Boris Johnson’s Brexit proposals would leave UK economy worse off than Theresa May’s deal, a new report by academic think tank The UK in a Changing Europe finds.
The difference between May’s deal and Johnson’s proposals arise from the UK having no customs union with the EU, no level playing field arrangements and a limited (or quite possibly no) free trade agreement.
The impact of Mr Johnson’s proposals on UK GDP per capita ten years after Brexit could be between -2.3% and -7%, compared to remaining in the EU. This compares to May’s deal, between -1.9% and -5.5%, and an exit on WTO terms, between -3.5% and ‑8.7%. The ranges reflect uncertainty regarding migration policy and the impact on productivity.
Under Johnson’s proposals, the best-case scenario would result in a £16bn hit to public finances per year, based on current GDP, and a £49bn hit in the worst-case scenario.
The report, The economic impact of Boris Johnson’s Brexit proposals, considers four scenarios: with and without a productivity adjustment, and under liberal and restrictive migration scenarios.
The modelling in the report covers trade and migration. For trade, researchers at LSE’s Centre for Economic Performance used a state-of-the-art trade model. The prime minister’s proposal means that the UK would leave the EU’s customs union and single market, and so regulatory barriers to both goods and services trade would increase as a result. Under a no deal scenario, where no trade agreement was reached with the EU, such barriers would be considerably higher.
Both Mrs May and Mr Johnson said freedom of movement would end once the UK left the EU. Early indications suggest the Johnson administration may take a more liberal approach to immigration than under Mrs May. The UK in a Changing Europe modelled restrictive and liberal scenarios to gauge their relative impact.
Such economic impacts would have major implications for the public finances. These would far outweigh any gains resulting from reduced or no EU contributions.
These results are summarised in the table below.
Professor Anand Menon, director The UK in a Changing Europe, said: “In all the sound and fury over the politics of Brexit, the economic implications have been somewhat lost from sight. Obviously, this kind of economic modelling needs to be treated with appropriate caution.
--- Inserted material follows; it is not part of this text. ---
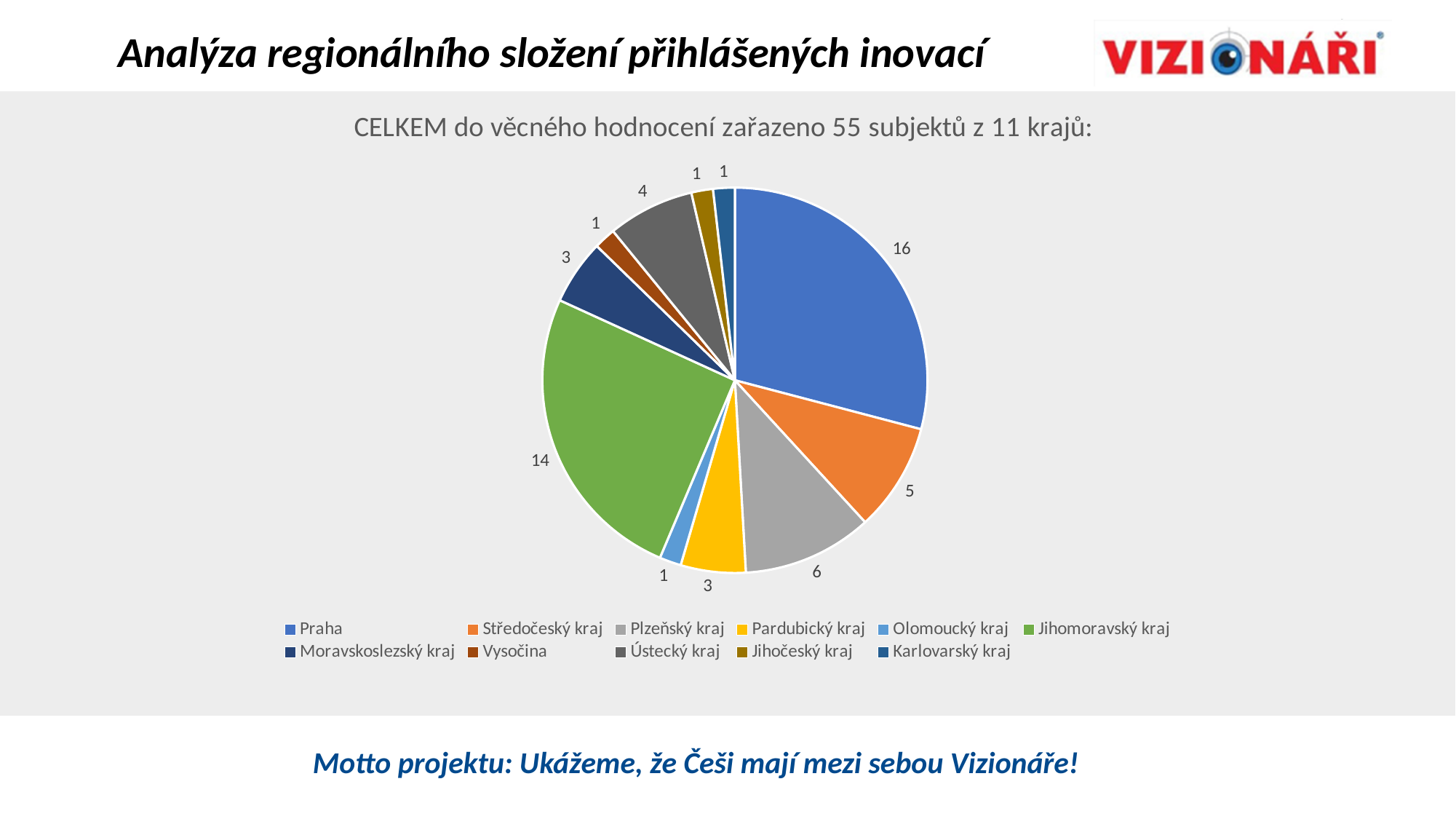
How many regions (slices) does the pie chart show? 11 Which is larger, the value for Středočeský kraj or the value for Plzeňský kraj? Plzeňský kraj What is the value for Ústecký kraj in the pie chart? 4 What is the difference between the values for Ústecký kraj and Pardubický kraj? 1 What is the value for Jihomoravský kraj in the pie chart? 14 What is the value for Plzeňský kraj in the pie chart? 6 Which region has the largest slice in the pie chart? Praha What is the difference between the values for Praha and Jihomoravský kraj? 2 What colour is the slice for Jihomoravský kraj? green What is the total of all slices in the pie chart? 55 What is the value for Praha in the pie chart? 16 What kind of chart is shown on the slide? pie chart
However, our estimates provide a clear indication of the broad scale of the impact of Boris Johnson’s proposal, which can be compared to May’s deal, as well as a no deal scenario.”
Professor Jonathan Portes, senior fellow The UK in a Changing Europe, said: “Our modelling shows that the much more distant economic relationship with the EU envisaged by Boris Johnson will mean that the economic impacts of Brexit on trade and hence growth will be considerably more severe. The hit to the UK public finances could be up to £50 billion a year. However, these could in part be mitigated by a more liberal immigration policy.”
These results are subject to a high degree of uncertainty, relating both to the inherent difficulties in economic modelling, and the fact Mr Johnson’s proposals are yet to be fully formed, let alone approved by the EU yet.
The report makes a number of assumptions, which are set out clearly and transparently. It also analyses the impact of changes in trade and migration both holding productivity constant and allowing for productivity changes following Brexit. The conclusions of the report are consistent with economic theory and the empirical literature.
The report does not model the short-term disruption resulting from no deal, which was the subject of an earlier UK in a Changing Europe report, No deal Brexit: issues, impacts and implications.
The UK in a Changing Europe, and the authors of this report, do not take any position of which of the four scenarios are preferable, recognising that there are many other considerations than simply economic ones. Nevertheless, it is important that Parliament, and the country as a whole, take decisions on the basis of the best available evidence.